Architects need to 'know' the past built form because they are the ones given the responsibility to 'imagine' the future built form. Architects cannot imagine the 'future' unless they know where to go. They cannot know where to go unless they know where they came from.
But the moment is always 'now'. Now is the presence of the past and the future combined in a moment. Pause now and think of what you know about architecture, if you are given a task to design a house for example. You have two options: (1) blank mind and paper with 'nothing' on them but wonderful dreams and imaginations of what can be; and (2) a mind full of beautiful memory of childhood places and houses visited that you and others liked and wished you could design the same. Which approach would you choose?
You probably would not wish to choose option 1 by itself, because it may be difficult to imagine something without any 'reference' to make the 'house' realistic enough to be a 'home', to be liveble, to bring up children, to be attached to and be proud of. You need some conventions, some ideas that were proven to be successful. You also might not choose option 2 by itself because you feel the need to bring something more than 'just' memory of the past, to be more creative in problem solving that makes the house special.
The 'present', now, today, this year's design studio, is a 'passage' between the 'past' and the 'future', a 'moment' between memory and hope, a 'preserver' of collective knowledge and a 'generator' of new knowledge. The present is always 'in between' the past and the future. It cannot be between 'nothing' and the future or between the past and 'nowhere'. If this makes sense to you, then architectural history is an essential part to the formation of the architect you aspire to be.
History of Architecture
History is not the 'past'. History is 'accounts' of the past by people lived/live in the present. No one knows the past for sure except through two avenues: (1) written texts by people of the past who wrote about their own times; and (2) architecture itself as artefacts that inform us of the past. Every single book produced in our present time relies on the above two avenues to know the past. It follows that history of architecture is individual attempts to describe the past.
History of architecture, as individuals' accounts, is of two kinds that may overlap: (1) knowledge formed primarily from scholars' accounts of materials cultures based on art history and formal aspects of architecture such as building types and elements; and it relies heavily on styles description and detailed accounts of architectural parts, people are not included; and (2) knowledge of architecture as formal expression of different peoples and civilisations throughout history. These authors are with various intentions and background. In case of Islamic architecture, it was mostly written by western scholars, Orientalists and from specific interests such as archeology and art within cultural contexts.

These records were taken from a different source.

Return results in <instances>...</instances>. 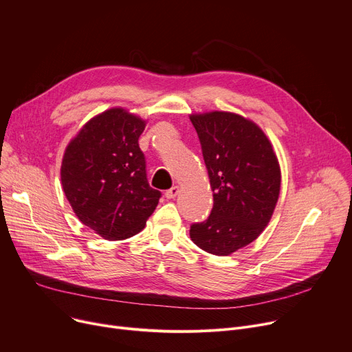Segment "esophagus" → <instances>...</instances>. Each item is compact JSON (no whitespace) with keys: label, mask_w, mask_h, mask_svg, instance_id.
Listing matches in <instances>:
<instances>
[{"label":"esophagus","mask_w":352,"mask_h":352,"mask_svg":"<svg viewBox=\"0 0 352 352\" xmlns=\"http://www.w3.org/2000/svg\"><path fill=\"white\" fill-rule=\"evenodd\" d=\"M179 193V188L177 186H173V188H170L169 190H166V193H164V196H166V199H175Z\"/></svg>","instance_id":"1"}]
</instances>
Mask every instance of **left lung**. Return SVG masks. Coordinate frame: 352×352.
I'll return each instance as SVG.
<instances>
[{
	"label": "left lung",
	"mask_w": 352,
	"mask_h": 352,
	"mask_svg": "<svg viewBox=\"0 0 352 352\" xmlns=\"http://www.w3.org/2000/svg\"><path fill=\"white\" fill-rule=\"evenodd\" d=\"M213 190V209L190 226L201 250L232 254L254 241L270 221L281 173L272 143L256 123L230 112L192 115Z\"/></svg>",
	"instance_id": "left-lung-1"
}]
</instances>
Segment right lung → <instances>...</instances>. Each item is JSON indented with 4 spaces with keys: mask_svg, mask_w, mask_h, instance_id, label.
Returning a JSON list of instances; mask_svg holds the SVG:
<instances>
[{
    "mask_svg": "<svg viewBox=\"0 0 352 352\" xmlns=\"http://www.w3.org/2000/svg\"><path fill=\"white\" fill-rule=\"evenodd\" d=\"M143 131L140 118L109 109L80 129L62 159V188L75 214L107 240L139 233L162 196L148 182Z\"/></svg>",
    "mask_w": 352,
    "mask_h": 352,
    "instance_id": "add662e5",
    "label": "right lung"
}]
</instances>
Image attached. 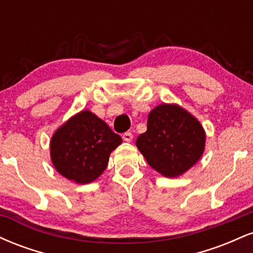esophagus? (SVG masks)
Segmentation results:
<instances>
[{
	"label": "esophagus",
	"instance_id": "obj_1",
	"mask_svg": "<svg viewBox=\"0 0 253 253\" xmlns=\"http://www.w3.org/2000/svg\"><path fill=\"white\" fill-rule=\"evenodd\" d=\"M123 139L125 141H127V143H130V141H132V139H133V134L130 132H126V133H124L123 134Z\"/></svg>",
	"mask_w": 253,
	"mask_h": 253
}]
</instances>
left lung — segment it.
Instances as JSON below:
<instances>
[{
  "instance_id": "8db88e82",
  "label": "left lung",
  "mask_w": 253,
  "mask_h": 253,
  "mask_svg": "<svg viewBox=\"0 0 253 253\" xmlns=\"http://www.w3.org/2000/svg\"><path fill=\"white\" fill-rule=\"evenodd\" d=\"M135 145L152 169L175 178L200 161L205 152L206 132L183 107L162 103L150 112L146 132L138 136Z\"/></svg>"
}]
</instances>
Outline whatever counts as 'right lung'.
<instances>
[{"label":"right lung","mask_w":253,"mask_h":253,"mask_svg":"<svg viewBox=\"0 0 253 253\" xmlns=\"http://www.w3.org/2000/svg\"><path fill=\"white\" fill-rule=\"evenodd\" d=\"M123 143L102 119L81 110L56 129L50 141L54 169L77 184H88L102 175L109 156Z\"/></svg>","instance_id":"add662e5"}]
</instances>
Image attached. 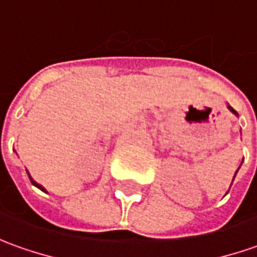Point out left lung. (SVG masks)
<instances>
[{
  "label": "left lung",
  "instance_id": "1",
  "mask_svg": "<svg viewBox=\"0 0 257 257\" xmlns=\"http://www.w3.org/2000/svg\"><path fill=\"white\" fill-rule=\"evenodd\" d=\"M227 108H229V110H230V111H232L233 114H236V115H239V114L236 113V110H233L232 107H230V105H227ZM237 170H239V169H237ZM237 170H236V173H237ZM236 173H234V176H236ZM233 179H234V177H233Z\"/></svg>",
  "mask_w": 257,
  "mask_h": 257
}]
</instances>
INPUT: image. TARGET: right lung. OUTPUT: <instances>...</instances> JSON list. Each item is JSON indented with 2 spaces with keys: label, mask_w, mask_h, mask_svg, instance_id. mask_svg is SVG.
Instances as JSON below:
<instances>
[{
  "label": "right lung",
  "mask_w": 257,
  "mask_h": 257,
  "mask_svg": "<svg viewBox=\"0 0 257 257\" xmlns=\"http://www.w3.org/2000/svg\"><path fill=\"white\" fill-rule=\"evenodd\" d=\"M28 177H30V180H31V183H33V184H34L35 187H38V189H40V190H43V192H45V189H44V187H43V186H41V184H38V183L35 182V180H33V177H31V176H30V173H28Z\"/></svg>",
  "instance_id": "1"
}]
</instances>
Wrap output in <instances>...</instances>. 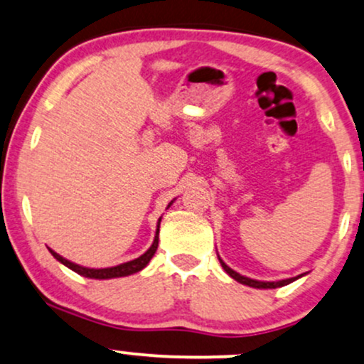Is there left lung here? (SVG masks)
Masks as SVG:
<instances>
[{
    "mask_svg": "<svg viewBox=\"0 0 364 364\" xmlns=\"http://www.w3.org/2000/svg\"><path fill=\"white\" fill-rule=\"evenodd\" d=\"M218 261H220L222 268L225 269V273L229 274V277L234 278L235 282H239V283H242V284H247V287H252V288H279V287H284V284H288V283L295 282V279H299V278L304 277V274H300V277H296V278L279 279V282H257V279H251V278H247V277H242V274H239L237 271L230 269L229 266H227L225 262L220 259V257H218Z\"/></svg>",
    "mask_w": 364,
    "mask_h": 364,
    "instance_id": "1",
    "label": "left lung"
}]
</instances>
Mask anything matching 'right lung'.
I'll list each match as a JSON object with an SVG mask.
<instances>
[{
    "label": "right lung",
    "mask_w": 364,
    "mask_h": 364,
    "mask_svg": "<svg viewBox=\"0 0 364 364\" xmlns=\"http://www.w3.org/2000/svg\"><path fill=\"white\" fill-rule=\"evenodd\" d=\"M173 203V201H171ZM169 203V205H171ZM168 205V207H169ZM159 224H161V218L159 222H157V230H156V237H154V242H152V246L147 249L146 252L142 254V256H139L137 259H132L129 262H124V264H118V266H112V268H102V269H95V268H85V266H80L76 264V262H71L68 259H64L63 256H59V254L52 251L49 249L52 256L55 257L57 261L63 262L64 266H68L69 269H73L74 273L81 274V277L85 278H93V279H110V278H122V277H129V274H134V273H139L140 269H144L146 266L149 264V261L152 259V256L156 254V249H157V244H159Z\"/></svg>",
    "instance_id": "right-lung-1"
}]
</instances>
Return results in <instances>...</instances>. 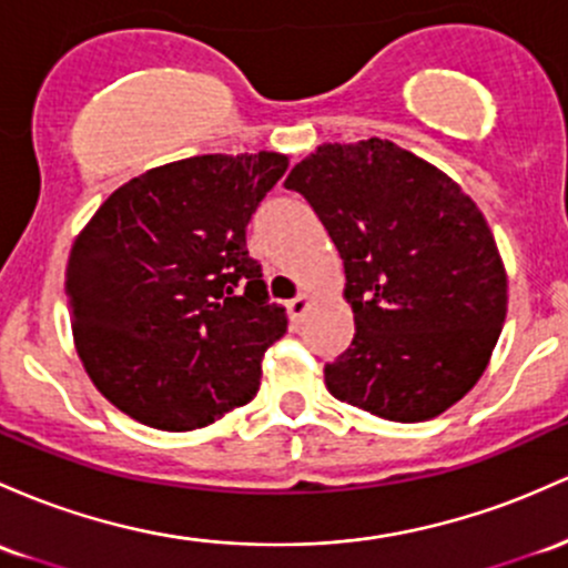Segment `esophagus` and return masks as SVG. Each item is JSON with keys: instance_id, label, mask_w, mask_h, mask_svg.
<instances>
[{"instance_id": "esophagus-1", "label": "esophagus", "mask_w": 568, "mask_h": 568, "mask_svg": "<svg viewBox=\"0 0 568 568\" xmlns=\"http://www.w3.org/2000/svg\"><path fill=\"white\" fill-rule=\"evenodd\" d=\"M310 304H313V296H310V294H298L296 298H291V302L285 304V307H288L291 321H296V323L304 321V315H307Z\"/></svg>"}]
</instances>
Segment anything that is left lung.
Returning <instances> with one entry per match:
<instances>
[{
  "label": "left lung",
  "instance_id": "1",
  "mask_svg": "<svg viewBox=\"0 0 568 568\" xmlns=\"http://www.w3.org/2000/svg\"><path fill=\"white\" fill-rule=\"evenodd\" d=\"M345 264L351 347L328 394L394 423L432 420L483 372L507 317V270L475 199L396 142H323L291 170Z\"/></svg>",
  "mask_w": 568,
  "mask_h": 568
}]
</instances>
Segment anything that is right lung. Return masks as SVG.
Wrapping results in <instances>:
<instances>
[{"label": "right lung", "instance_id": "1", "mask_svg": "<svg viewBox=\"0 0 568 568\" xmlns=\"http://www.w3.org/2000/svg\"><path fill=\"white\" fill-rule=\"evenodd\" d=\"M285 170L288 155L274 151L153 166L74 236V351L123 415L196 432L258 394L261 361L288 317L270 304L245 226Z\"/></svg>", "mask_w": 568, "mask_h": 568}]
</instances>
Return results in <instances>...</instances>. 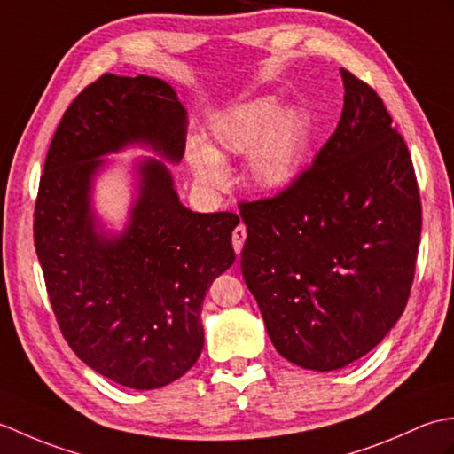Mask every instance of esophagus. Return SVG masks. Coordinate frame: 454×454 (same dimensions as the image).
Masks as SVG:
<instances>
[{"label": "esophagus", "instance_id": "34e87169", "mask_svg": "<svg viewBox=\"0 0 454 454\" xmlns=\"http://www.w3.org/2000/svg\"><path fill=\"white\" fill-rule=\"evenodd\" d=\"M246 236H247V232H246V226H244V224L236 226V230L232 232V246H234V249H236V254H238V255L242 254V247H244V242H246Z\"/></svg>", "mask_w": 454, "mask_h": 454}]
</instances>
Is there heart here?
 <instances>
[{
    "instance_id": "b5f03b06",
    "label": "heart",
    "mask_w": 454,
    "mask_h": 454,
    "mask_svg": "<svg viewBox=\"0 0 454 454\" xmlns=\"http://www.w3.org/2000/svg\"><path fill=\"white\" fill-rule=\"evenodd\" d=\"M310 124L298 107H281L273 95L220 111L208 124V146L192 140L187 161L202 187L218 191L228 185L226 160L247 156V176L254 187L267 192L286 191L304 166Z\"/></svg>"
}]
</instances>
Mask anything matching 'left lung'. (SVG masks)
Wrapping results in <instances>:
<instances>
[{
	"label": "left lung",
	"mask_w": 454,
	"mask_h": 454,
	"mask_svg": "<svg viewBox=\"0 0 454 454\" xmlns=\"http://www.w3.org/2000/svg\"><path fill=\"white\" fill-rule=\"evenodd\" d=\"M343 111L312 168L281 195L242 202L246 285L286 361L335 371L379 345L406 308L421 202L382 99L341 67Z\"/></svg>",
	"instance_id": "1"
}]
</instances>
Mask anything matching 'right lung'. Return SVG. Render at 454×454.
I'll return each mask as SVG.
<instances>
[{"label": "right lung", "instance_id": "obj_1", "mask_svg": "<svg viewBox=\"0 0 454 454\" xmlns=\"http://www.w3.org/2000/svg\"><path fill=\"white\" fill-rule=\"evenodd\" d=\"M187 111L168 82L105 74L66 109L48 148L35 207V247L67 345L93 371L134 390L177 380L205 345L200 310L232 267L234 212L189 210L169 163L185 152ZM140 145L137 192L122 233L92 208L109 153Z\"/></svg>", "mask_w": 454, "mask_h": 454}]
</instances>
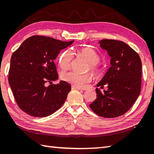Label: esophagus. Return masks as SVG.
<instances>
[{"mask_svg": "<svg viewBox=\"0 0 154 154\" xmlns=\"http://www.w3.org/2000/svg\"><path fill=\"white\" fill-rule=\"evenodd\" d=\"M71 88H72V90H82V88L77 87H75V86H72Z\"/></svg>", "mask_w": 154, "mask_h": 154, "instance_id": "1", "label": "esophagus"}]
</instances>
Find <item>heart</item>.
Returning a JSON list of instances; mask_svg holds the SVG:
<instances>
[{
	"mask_svg": "<svg viewBox=\"0 0 154 154\" xmlns=\"http://www.w3.org/2000/svg\"><path fill=\"white\" fill-rule=\"evenodd\" d=\"M78 54L84 58L89 63L88 69L95 74L99 73L100 68L98 65L100 57L94 50L89 48H84L78 51ZM73 54L70 51H66L60 56L58 60L59 66L63 70L67 69L72 62ZM62 80L67 82L73 86L82 87L87 83H89L92 80V76L90 73L79 74L73 71L63 72L61 74Z\"/></svg>",
	"mask_w": 154,
	"mask_h": 154,
	"instance_id": "b5f03b06",
	"label": "heart"
}]
</instances>
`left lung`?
<instances>
[{
  "instance_id": "1",
  "label": "left lung",
  "mask_w": 154,
  "mask_h": 154,
  "mask_svg": "<svg viewBox=\"0 0 154 154\" xmlns=\"http://www.w3.org/2000/svg\"><path fill=\"white\" fill-rule=\"evenodd\" d=\"M100 47L110 56V67L97 86V98L90 104L100 116L112 118L122 116L131 108L141 92L142 63L139 54L122 41L103 39Z\"/></svg>"
}]
</instances>
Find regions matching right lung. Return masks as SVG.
Wrapping results in <instances>:
<instances>
[{
  "instance_id": "right-lung-1",
  "label": "right lung",
  "mask_w": 154,
  "mask_h": 154,
  "mask_svg": "<svg viewBox=\"0 0 154 154\" xmlns=\"http://www.w3.org/2000/svg\"><path fill=\"white\" fill-rule=\"evenodd\" d=\"M44 36L25 40L11 56L8 81L19 108L34 117H46L58 110L71 91L58 78L54 60L60 51L73 43Z\"/></svg>"
}]
</instances>
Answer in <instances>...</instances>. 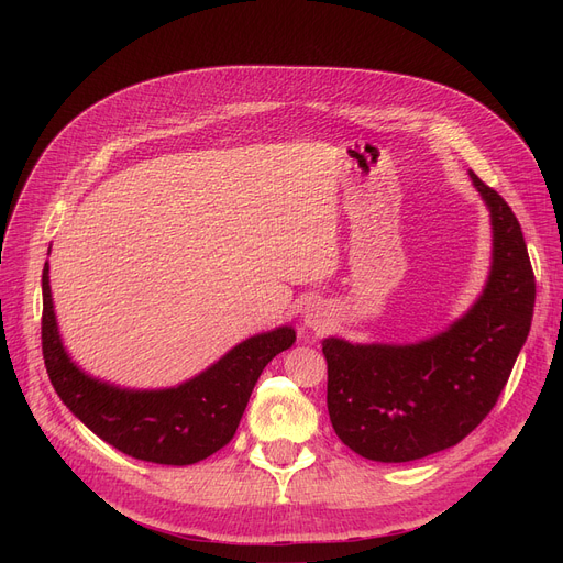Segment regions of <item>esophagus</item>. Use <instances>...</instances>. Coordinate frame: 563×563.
<instances>
[{
    "label": "esophagus",
    "mask_w": 563,
    "mask_h": 563,
    "mask_svg": "<svg viewBox=\"0 0 563 563\" xmlns=\"http://www.w3.org/2000/svg\"><path fill=\"white\" fill-rule=\"evenodd\" d=\"M331 310L327 308V303L321 301H310L303 308V327L314 331V333H323L331 327Z\"/></svg>",
    "instance_id": "obj_1"
}]
</instances>
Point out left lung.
I'll list each match as a JSON object with an SVG mask.
<instances>
[{"mask_svg":"<svg viewBox=\"0 0 563 563\" xmlns=\"http://www.w3.org/2000/svg\"><path fill=\"white\" fill-rule=\"evenodd\" d=\"M470 180L493 230L490 272L477 301L427 340L321 342L331 424L363 459L406 463L454 448L488 416L529 335L537 283L520 223L472 170Z\"/></svg>","mask_w":563,"mask_h":563,"instance_id":"8db88e82","label":"left lung"}]
</instances>
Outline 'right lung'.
Wrapping results in <instances>:
<instances>
[{"label": "right lung", "mask_w": 563, "mask_h": 563, "mask_svg": "<svg viewBox=\"0 0 563 563\" xmlns=\"http://www.w3.org/2000/svg\"><path fill=\"white\" fill-rule=\"evenodd\" d=\"M294 342L297 331L287 323L234 344L217 363L173 388H121L70 358L56 323L49 262L43 266V358L52 386L77 420L132 459L191 465L225 448L262 369Z\"/></svg>", "instance_id": "add662e5"}]
</instances>
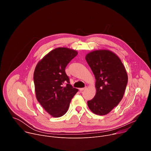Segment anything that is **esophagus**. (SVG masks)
<instances>
[{
    "instance_id": "1",
    "label": "esophagus",
    "mask_w": 151,
    "mask_h": 151,
    "mask_svg": "<svg viewBox=\"0 0 151 151\" xmlns=\"http://www.w3.org/2000/svg\"><path fill=\"white\" fill-rule=\"evenodd\" d=\"M86 88H87V87H84V88H79V91H82L85 90Z\"/></svg>"
}]
</instances>
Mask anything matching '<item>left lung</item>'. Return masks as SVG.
I'll list each match as a JSON object with an SVG mask.
<instances>
[{
    "mask_svg": "<svg viewBox=\"0 0 151 151\" xmlns=\"http://www.w3.org/2000/svg\"><path fill=\"white\" fill-rule=\"evenodd\" d=\"M95 78L96 93L87 101L94 114H109L122 100L128 82L125 67L119 58L109 50H96L85 57Z\"/></svg>",
    "mask_w": 151,
    "mask_h": 151,
    "instance_id": "obj_1",
    "label": "left lung"
}]
</instances>
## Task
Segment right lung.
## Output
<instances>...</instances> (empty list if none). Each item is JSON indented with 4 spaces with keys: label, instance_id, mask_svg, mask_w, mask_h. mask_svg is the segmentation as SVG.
Wrapping results in <instances>:
<instances>
[{
    "label": "right lung",
    "instance_id": "right-lung-1",
    "mask_svg": "<svg viewBox=\"0 0 151 151\" xmlns=\"http://www.w3.org/2000/svg\"><path fill=\"white\" fill-rule=\"evenodd\" d=\"M78 52L68 48H57L38 62L33 80L36 96L44 109L53 117L65 114L70 101L78 91L70 84L65 68Z\"/></svg>",
    "mask_w": 151,
    "mask_h": 151
}]
</instances>
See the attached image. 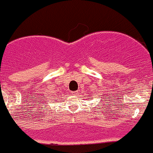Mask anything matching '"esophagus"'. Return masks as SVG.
I'll use <instances>...</instances> for the list:
<instances>
[{"instance_id": "esophagus-1", "label": "esophagus", "mask_w": 153, "mask_h": 153, "mask_svg": "<svg viewBox=\"0 0 153 153\" xmlns=\"http://www.w3.org/2000/svg\"><path fill=\"white\" fill-rule=\"evenodd\" d=\"M72 95H75V96H76V95L78 94V91H75V92H72Z\"/></svg>"}]
</instances>
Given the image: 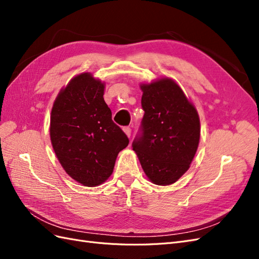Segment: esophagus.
Returning a JSON list of instances; mask_svg holds the SVG:
<instances>
[{"instance_id": "1", "label": "esophagus", "mask_w": 259, "mask_h": 259, "mask_svg": "<svg viewBox=\"0 0 259 259\" xmlns=\"http://www.w3.org/2000/svg\"><path fill=\"white\" fill-rule=\"evenodd\" d=\"M123 131H124L125 134H126L128 137H131V134H132V128H131V127L125 126V127L123 128Z\"/></svg>"}]
</instances>
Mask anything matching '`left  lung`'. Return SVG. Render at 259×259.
<instances>
[{"mask_svg": "<svg viewBox=\"0 0 259 259\" xmlns=\"http://www.w3.org/2000/svg\"><path fill=\"white\" fill-rule=\"evenodd\" d=\"M142 90L145 114L132 147L148 178L167 186L186 173L197 152L199 115L174 81L162 79Z\"/></svg>", "mask_w": 259, "mask_h": 259, "instance_id": "left-lung-1", "label": "left lung"}]
</instances>
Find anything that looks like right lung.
Returning a JSON list of instances; mask_svg holds the SVG:
<instances>
[{
    "label": "right lung",
    "mask_w": 259,
    "mask_h": 259,
    "mask_svg": "<svg viewBox=\"0 0 259 259\" xmlns=\"http://www.w3.org/2000/svg\"><path fill=\"white\" fill-rule=\"evenodd\" d=\"M105 85L90 73L70 81L56 98L51 115V140L60 164L86 187L103 184L130 140L112 121L104 99Z\"/></svg>",
    "instance_id": "obj_1"
}]
</instances>
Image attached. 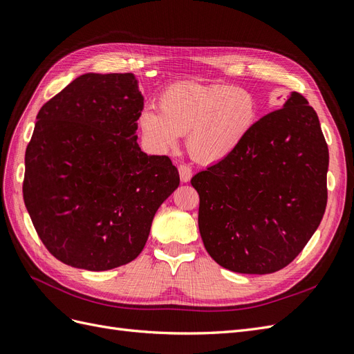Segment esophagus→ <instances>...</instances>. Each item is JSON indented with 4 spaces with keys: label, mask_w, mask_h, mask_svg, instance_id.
<instances>
[{
    "label": "esophagus",
    "mask_w": 354,
    "mask_h": 354,
    "mask_svg": "<svg viewBox=\"0 0 354 354\" xmlns=\"http://www.w3.org/2000/svg\"><path fill=\"white\" fill-rule=\"evenodd\" d=\"M178 170H179V176H180V180L182 182H189V179L192 178V169L187 165H179L178 166Z\"/></svg>",
    "instance_id": "esophagus-1"
}]
</instances>
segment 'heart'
<instances>
[{
  "label": "heart",
  "instance_id": "obj_1",
  "mask_svg": "<svg viewBox=\"0 0 354 354\" xmlns=\"http://www.w3.org/2000/svg\"><path fill=\"white\" fill-rule=\"evenodd\" d=\"M257 102L248 89L223 84L179 82L158 95V111L144 109L138 124L157 151L175 148L188 133V150L201 163L232 156L254 128Z\"/></svg>",
  "mask_w": 354,
  "mask_h": 354
}]
</instances>
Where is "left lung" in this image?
Returning <instances> with one entry per match:
<instances>
[{
  "label": "left lung",
  "instance_id": "obj_1",
  "mask_svg": "<svg viewBox=\"0 0 354 354\" xmlns=\"http://www.w3.org/2000/svg\"><path fill=\"white\" fill-rule=\"evenodd\" d=\"M328 145L299 93L254 123L222 162L191 179L200 235L212 259L238 273H273L299 256L326 207Z\"/></svg>",
  "mask_w": 354,
  "mask_h": 354
}]
</instances>
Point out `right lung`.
<instances>
[{"instance_id": "right-lung-1", "label": "right lung", "mask_w": 354, "mask_h": 354, "mask_svg": "<svg viewBox=\"0 0 354 354\" xmlns=\"http://www.w3.org/2000/svg\"><path fill=\"white\" fill-rule=\"evenodd\" d=\"M144 97L132 73H85L41 107L25 154L24 198L48 252L109 270L140 256L179 187L167 156L136 142Z\"/></svg>"}]
</instances>
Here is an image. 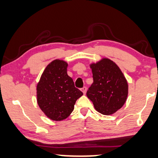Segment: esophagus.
<instances>
[{
  "mask_svg": "<svg viewBox=\"0 0 158 158\" xmlns=\"http://www.w3.org/2000/svg\"><path fill=\"white\" fill-rule=\"evenodd\" d=\"M86 90H87L86 87H83V88H82V89H81V91L84 94H85V93H86Z\"/></svg>",
  "mask_w": 158,
  "mask_h": 158,
  "instance_id": "obj_1",
  "label": "esophagus"
}]
</instances>
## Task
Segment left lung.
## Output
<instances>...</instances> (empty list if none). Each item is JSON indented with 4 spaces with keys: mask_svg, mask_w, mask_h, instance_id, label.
Here are the masks:
<instances>
[{
    "mask_svg": "<svg viewBox=\"0 0 158 158\" xmlns=\"http://www.w3.org/2000/svg\"><path fill=\"white\" fill-rule=\"evenodd\" d=\"M94 83L86 95L97 111L109 115L123 106L128 97V85L119 67L110 59L103 58L90 64Z\"/></svg>",
    "mask_w": 158,
    "mask_h": 158,
    "instance_id": "1",
    "label": "left lung"
}]
</instances>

Yet, for architects who realise the 'responsibility' to read the past for themselves and form their own interpretations and understanding, the two avenues stated above are available directly for their exploration. Not only their own past but the past of others are necessary to understanding. Civilizations do not exist in isolation; they are formed through exchange of collective knowledge. Traveling to see the past 'first-hand' is important for architects knowledge formation.